WORK TO COMPLETE:
The entries below contain a line with "الاتحاد الأوروبي يحث" and a line with "One item that". Quote exactly those two lines and all lines between them.

PROVIDED INFORMATION:

········

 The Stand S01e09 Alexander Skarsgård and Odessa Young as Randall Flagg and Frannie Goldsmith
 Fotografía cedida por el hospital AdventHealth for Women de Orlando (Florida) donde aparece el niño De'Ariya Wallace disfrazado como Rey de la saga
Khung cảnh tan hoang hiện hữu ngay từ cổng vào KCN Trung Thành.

········

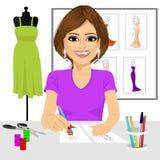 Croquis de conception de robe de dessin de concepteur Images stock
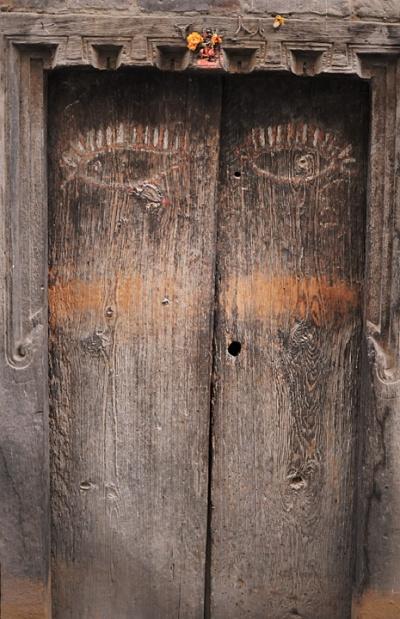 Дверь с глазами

········

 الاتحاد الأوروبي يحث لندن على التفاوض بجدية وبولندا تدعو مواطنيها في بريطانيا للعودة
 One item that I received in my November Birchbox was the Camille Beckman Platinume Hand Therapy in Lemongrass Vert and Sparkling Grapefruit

········

RESPONSE TO THE TASK:
 الاتحاد الأوروبي يحث لندن على التفاوض بجدية وبولندا تدعو مواطنيها في بريطانيا للعودة
 One item that I received in my November Birchbox was the Camille Beckman Platinume Hand Therapy in Lemongrass Vert and Sparkling Grapefruit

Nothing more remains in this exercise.